How Bad Software Leads to Bad Science
A new survey of UK scientists indicates that some researchers are building software without any training.
Software that can crunch data faster than any researcher is as much a part of science these days as petri dishes and the occasional bout of megalomania. Researchers are even designing their own bespoke programs, but not every scientist is a programmer, and bad software produces bad science.
A new survey of 417 randomly selected UK researchers, published today by the Software Sustainability Institute (SSI), reports that 70 percent of respondents believe they could not practically continue their research without the aid of software. 56 percent of respondents design their own software, and 20 percent of those scientists do so without any training in software engineering whatsoever.

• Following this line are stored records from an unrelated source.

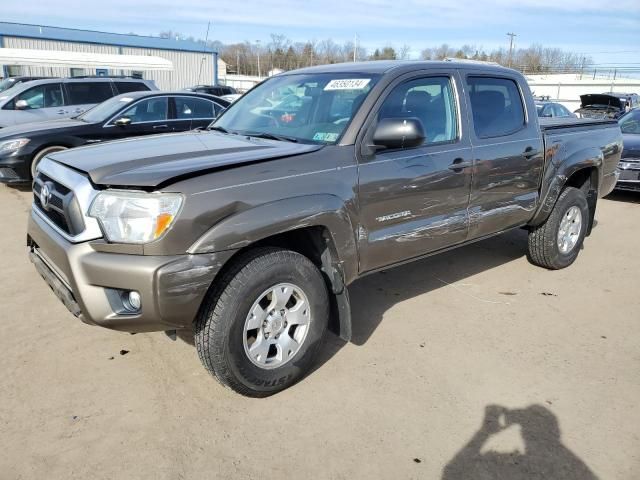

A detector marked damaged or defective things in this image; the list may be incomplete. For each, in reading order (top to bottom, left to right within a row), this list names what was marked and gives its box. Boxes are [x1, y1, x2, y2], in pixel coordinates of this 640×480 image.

damaged hood [47, 131, 322, 188]
crumpled fender [528, 145, 604, 228]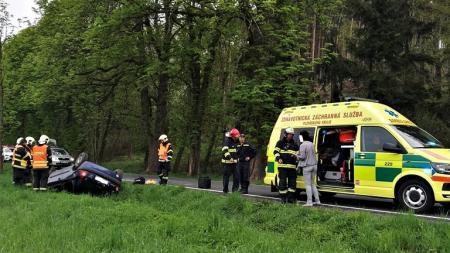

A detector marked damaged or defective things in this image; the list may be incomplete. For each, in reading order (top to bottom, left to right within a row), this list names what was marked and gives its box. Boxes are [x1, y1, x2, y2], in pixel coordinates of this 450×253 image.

overturned car [47, 153, 122, 195]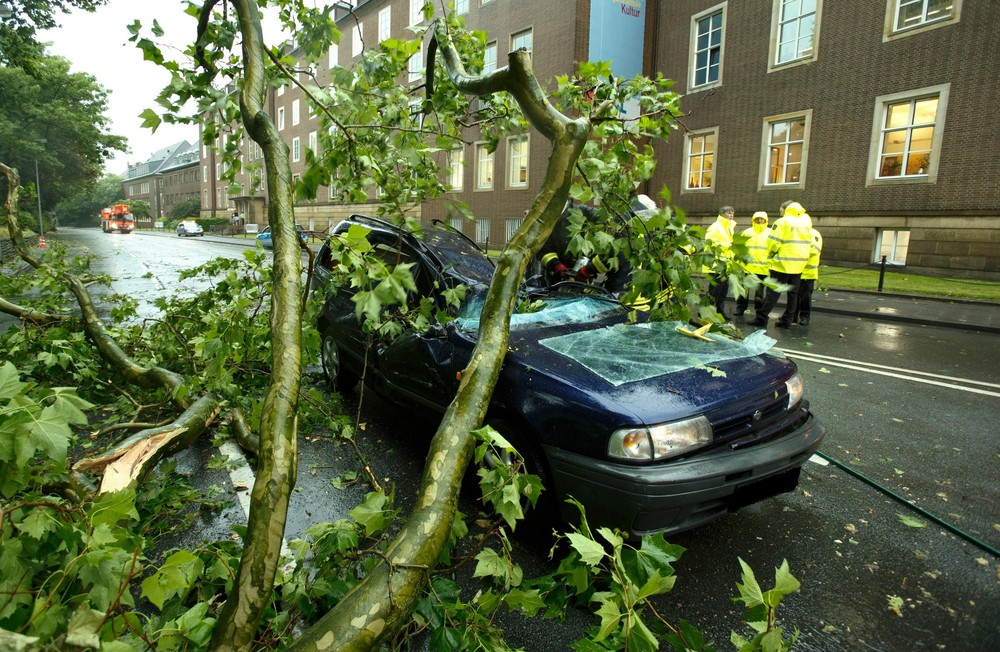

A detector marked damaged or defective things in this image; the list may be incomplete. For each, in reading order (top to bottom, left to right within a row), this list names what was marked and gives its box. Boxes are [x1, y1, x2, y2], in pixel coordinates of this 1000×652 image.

crushed dark blue car [310, 216, 820, 536]
shattered windshield [544, 322, 776, 384]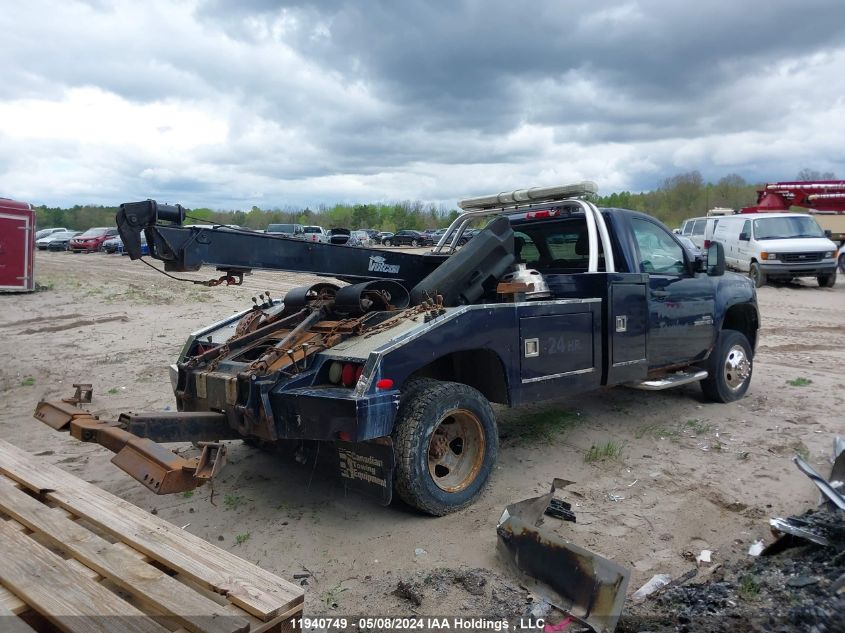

"It's a terrible concern, because you can work your way through software development—researchers are intelligent people, they can work this stuff out—but you can't build software that is reliable," Simon Hettrick, deputy director of the SSI, told me. "If you're producing your results through software, and your software doesn't produce reproducible results, then your research results aren't reproducible."
Bespoke software is used at nearly all levels of science, Hettrick told me. Something as simple as generating a graph might need a specialized program, all the way up to aggregating massive amounts of data for scientists to dig through and make connections.
Problems arise when that software is designed by researchers who really don't know what they're doing when it comes to coding. A single mistake in the code can lead to a result that appears innocuous enough, but is actually incorrect.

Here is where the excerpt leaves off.